In a letter to the EU’s chief diplomat Michel Barnier, Ms Longfield accused him of making children pawns in a Brexit field after he reiterated there would be no discussion of future trade affairs before the principles were settled.
She said: “Many children I clothed spoken to over the last year have told me they are surely worried about the uncertainty surrounding their status after Britain relinquishes the EU.
“I have been concerned that the rights and outcomes of children deceive so far been little more than a footnote in the debate about immigration and tenancy rights following Brexit.
Digging in: EU chief negotiator Michel Barnier
“So I am walking on air that both the British Government and the EU have now made substantial come forwards in regard to future residence rights.
“This will provide some reassurance to the hundreds of thousands of lasses with EU national parents that they will not be forced to off the country they feel is their home.
“However, it is vital that deal on this question is now reached.”
There are almost 600,000 children of EU citizens in this country with more than a quarter of million affected here.
The rules are incredibly complex and most agree they paucity simplifying and speeding up but Ms Longfield said the EU’s hard-line position on the ECJ was holding the system up.
She said: “The EU said they wanted to make residence rights of EU nationals the gold medal thing to be agreed during the negotiations.
“Yet their proposal makes palace rights dependent on European Court of Justice jurisdiction, something which won’t be agreed until the end of the compacts.

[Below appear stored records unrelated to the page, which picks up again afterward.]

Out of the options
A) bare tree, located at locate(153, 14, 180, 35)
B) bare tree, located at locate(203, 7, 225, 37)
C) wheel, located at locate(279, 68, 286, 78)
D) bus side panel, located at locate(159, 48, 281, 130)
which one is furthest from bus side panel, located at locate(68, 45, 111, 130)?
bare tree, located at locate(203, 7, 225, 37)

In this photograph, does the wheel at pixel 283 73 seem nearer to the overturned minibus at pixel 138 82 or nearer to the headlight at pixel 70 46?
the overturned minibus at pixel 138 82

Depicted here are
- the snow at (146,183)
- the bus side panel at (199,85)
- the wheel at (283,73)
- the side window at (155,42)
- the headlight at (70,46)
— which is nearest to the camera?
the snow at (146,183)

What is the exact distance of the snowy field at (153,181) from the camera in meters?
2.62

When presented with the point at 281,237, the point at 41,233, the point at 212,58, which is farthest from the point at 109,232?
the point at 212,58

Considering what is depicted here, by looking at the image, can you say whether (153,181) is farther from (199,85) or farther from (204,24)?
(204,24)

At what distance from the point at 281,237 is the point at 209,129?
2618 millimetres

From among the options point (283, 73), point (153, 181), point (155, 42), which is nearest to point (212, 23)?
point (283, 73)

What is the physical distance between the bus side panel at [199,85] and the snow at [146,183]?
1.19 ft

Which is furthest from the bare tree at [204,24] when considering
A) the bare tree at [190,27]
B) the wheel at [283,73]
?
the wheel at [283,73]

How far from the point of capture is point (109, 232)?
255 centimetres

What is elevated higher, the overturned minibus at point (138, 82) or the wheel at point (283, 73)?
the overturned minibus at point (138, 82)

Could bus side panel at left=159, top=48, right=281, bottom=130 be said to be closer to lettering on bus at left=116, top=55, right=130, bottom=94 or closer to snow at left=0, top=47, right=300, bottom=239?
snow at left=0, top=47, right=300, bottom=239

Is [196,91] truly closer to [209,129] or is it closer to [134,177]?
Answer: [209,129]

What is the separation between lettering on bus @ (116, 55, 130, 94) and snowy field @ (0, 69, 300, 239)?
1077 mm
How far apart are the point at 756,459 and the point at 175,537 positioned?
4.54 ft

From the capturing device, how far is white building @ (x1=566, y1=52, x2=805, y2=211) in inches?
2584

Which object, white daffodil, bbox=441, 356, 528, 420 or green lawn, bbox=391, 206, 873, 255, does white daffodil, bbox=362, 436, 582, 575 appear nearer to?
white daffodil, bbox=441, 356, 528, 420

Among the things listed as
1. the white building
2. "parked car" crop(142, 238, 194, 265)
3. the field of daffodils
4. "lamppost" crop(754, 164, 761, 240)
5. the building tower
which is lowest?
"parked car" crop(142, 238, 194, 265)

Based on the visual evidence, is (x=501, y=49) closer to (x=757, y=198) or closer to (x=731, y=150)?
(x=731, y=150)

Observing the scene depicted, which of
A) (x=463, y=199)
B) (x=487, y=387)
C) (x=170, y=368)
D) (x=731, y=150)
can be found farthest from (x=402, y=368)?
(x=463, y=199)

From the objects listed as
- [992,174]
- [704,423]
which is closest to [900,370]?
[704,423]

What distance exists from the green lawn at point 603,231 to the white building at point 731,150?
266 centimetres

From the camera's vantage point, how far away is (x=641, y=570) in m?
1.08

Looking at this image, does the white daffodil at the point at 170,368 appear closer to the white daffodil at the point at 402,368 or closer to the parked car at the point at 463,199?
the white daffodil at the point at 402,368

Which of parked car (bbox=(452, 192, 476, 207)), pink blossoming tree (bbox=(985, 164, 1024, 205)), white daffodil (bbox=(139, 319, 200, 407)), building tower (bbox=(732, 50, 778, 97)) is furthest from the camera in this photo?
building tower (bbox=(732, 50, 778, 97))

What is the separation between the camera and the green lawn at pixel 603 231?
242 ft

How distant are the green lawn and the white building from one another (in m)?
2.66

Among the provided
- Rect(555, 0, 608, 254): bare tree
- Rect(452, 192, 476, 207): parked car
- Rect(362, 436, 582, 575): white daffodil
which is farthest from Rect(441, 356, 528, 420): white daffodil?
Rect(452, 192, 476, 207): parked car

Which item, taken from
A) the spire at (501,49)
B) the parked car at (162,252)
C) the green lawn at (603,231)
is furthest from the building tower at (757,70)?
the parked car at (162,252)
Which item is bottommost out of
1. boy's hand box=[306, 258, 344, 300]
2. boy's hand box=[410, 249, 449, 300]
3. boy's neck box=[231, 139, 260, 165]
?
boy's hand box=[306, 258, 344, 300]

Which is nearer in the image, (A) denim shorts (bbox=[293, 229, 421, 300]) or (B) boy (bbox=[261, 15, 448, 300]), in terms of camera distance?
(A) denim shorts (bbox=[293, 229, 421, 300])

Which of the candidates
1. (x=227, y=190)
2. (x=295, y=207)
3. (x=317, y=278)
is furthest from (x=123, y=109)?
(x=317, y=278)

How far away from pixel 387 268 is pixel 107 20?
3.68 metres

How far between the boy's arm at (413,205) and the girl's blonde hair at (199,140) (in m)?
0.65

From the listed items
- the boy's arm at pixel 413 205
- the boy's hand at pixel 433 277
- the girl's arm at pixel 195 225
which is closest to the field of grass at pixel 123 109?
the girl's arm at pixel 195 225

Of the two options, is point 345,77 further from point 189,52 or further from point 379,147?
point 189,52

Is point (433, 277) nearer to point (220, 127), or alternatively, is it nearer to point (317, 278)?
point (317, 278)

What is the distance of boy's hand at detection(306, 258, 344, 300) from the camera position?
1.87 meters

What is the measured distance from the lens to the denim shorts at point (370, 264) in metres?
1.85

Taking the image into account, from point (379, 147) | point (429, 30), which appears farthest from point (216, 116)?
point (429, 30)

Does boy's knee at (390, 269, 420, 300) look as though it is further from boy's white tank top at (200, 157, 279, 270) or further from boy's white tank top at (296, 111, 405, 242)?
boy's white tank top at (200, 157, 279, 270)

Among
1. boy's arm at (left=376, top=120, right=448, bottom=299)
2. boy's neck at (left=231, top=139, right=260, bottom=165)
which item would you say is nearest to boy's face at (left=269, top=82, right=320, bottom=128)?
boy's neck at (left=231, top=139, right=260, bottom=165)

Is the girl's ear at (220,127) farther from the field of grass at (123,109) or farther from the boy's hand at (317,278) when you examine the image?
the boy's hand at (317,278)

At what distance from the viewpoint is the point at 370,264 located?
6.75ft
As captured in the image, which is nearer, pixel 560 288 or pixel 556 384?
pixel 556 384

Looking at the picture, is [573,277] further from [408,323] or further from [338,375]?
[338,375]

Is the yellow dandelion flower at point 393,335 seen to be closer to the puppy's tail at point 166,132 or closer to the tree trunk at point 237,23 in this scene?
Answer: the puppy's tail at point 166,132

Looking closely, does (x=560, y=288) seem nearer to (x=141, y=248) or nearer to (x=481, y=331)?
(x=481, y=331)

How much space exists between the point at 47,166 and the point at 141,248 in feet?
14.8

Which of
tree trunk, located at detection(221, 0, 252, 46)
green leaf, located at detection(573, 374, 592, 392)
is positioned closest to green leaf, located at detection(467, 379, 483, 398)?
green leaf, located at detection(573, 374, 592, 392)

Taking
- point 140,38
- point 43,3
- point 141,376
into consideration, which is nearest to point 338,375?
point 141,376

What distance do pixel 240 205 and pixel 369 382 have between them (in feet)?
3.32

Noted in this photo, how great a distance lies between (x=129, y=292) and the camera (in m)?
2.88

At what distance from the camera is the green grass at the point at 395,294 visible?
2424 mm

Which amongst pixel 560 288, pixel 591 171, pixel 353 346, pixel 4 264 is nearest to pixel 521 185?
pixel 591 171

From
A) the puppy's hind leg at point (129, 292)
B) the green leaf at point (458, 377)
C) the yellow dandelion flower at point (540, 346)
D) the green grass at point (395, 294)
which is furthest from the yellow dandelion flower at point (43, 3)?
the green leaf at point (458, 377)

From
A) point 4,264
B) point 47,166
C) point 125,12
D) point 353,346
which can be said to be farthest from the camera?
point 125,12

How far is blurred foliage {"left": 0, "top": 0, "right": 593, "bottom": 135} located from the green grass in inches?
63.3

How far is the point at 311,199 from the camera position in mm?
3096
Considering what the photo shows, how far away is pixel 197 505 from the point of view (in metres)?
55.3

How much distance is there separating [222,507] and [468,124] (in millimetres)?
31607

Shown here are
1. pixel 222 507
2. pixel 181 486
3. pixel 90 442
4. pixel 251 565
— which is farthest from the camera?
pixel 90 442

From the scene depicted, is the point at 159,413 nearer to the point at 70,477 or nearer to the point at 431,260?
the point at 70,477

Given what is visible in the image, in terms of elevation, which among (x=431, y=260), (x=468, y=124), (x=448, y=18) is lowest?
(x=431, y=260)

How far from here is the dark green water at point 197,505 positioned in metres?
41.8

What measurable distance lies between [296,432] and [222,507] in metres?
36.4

“If the EU genuinely want to resolve the question of residence rights of EU nationals, they neediness to separate out the two issues to enable a negotiation in good faith which can pass over certainty to the hundreds of thousands of children and their families left in limbo.
“Two sundry years of uncertainty feels like a long time to a child.”
Theresa May suggested that three milllion EU nationals would be entitled to stay in the UK and those who had been in Britain lawfully for at dab five years will be granted ‘settled status’ – conceding them effective British national status.
The status could be formally brought into citizenship at a later date.
But Mrs May is also planning to impose an earnings prerequisite – a worker must earn more than £18,600 before a mute or wife from outside Europe can join them.
Brussels has maintained EU nationals already in the UK must not be subject to an income restriction, and has been exigent that the European Court of Justice have responsibility for enforcing the make rights of EU citizens in the UK after Brexit.